→ Set exercise
Please quote the records from the line containing "Amongst the items" through the end of the records, leaving the pictures out of your answer.

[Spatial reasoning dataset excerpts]
.....
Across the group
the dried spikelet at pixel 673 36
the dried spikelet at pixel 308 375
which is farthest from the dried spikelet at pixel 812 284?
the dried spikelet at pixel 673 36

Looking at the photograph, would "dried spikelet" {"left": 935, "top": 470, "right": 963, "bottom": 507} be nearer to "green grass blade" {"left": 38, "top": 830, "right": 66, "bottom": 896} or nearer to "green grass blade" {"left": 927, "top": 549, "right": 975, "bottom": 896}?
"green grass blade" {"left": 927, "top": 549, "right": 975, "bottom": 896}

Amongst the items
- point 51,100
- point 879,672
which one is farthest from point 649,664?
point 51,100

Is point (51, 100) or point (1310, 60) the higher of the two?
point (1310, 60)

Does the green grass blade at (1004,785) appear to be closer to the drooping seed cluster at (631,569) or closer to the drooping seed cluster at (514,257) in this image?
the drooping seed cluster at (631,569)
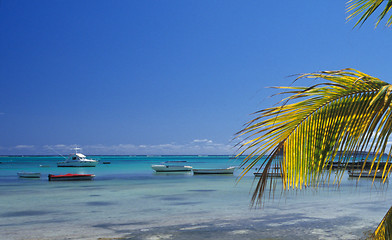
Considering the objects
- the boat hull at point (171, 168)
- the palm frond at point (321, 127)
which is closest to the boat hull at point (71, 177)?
the boat hull at point (171, 168)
.....
→ In response
Amongst the items
- point 51,100
- point 879,672
which one is farthest from point 649,664?
point 51,100

Is point (51, 100) or point (1310, 60) the higher of the two?
point (1310, 60)

Does the green grass blade at (1004,785) appear to be closer to the drooping seed cluster at (631,569) or closer to the drooping seed cluster at (514,257) in this image?
the drooping seed cluster at (631,569)
Considering the objects
- the boat hull at point (171, 168)
- the palm frond at point (321, 127)
which is closest to the boat hull at point (71, 177)?
the boat hull at point (171, 168)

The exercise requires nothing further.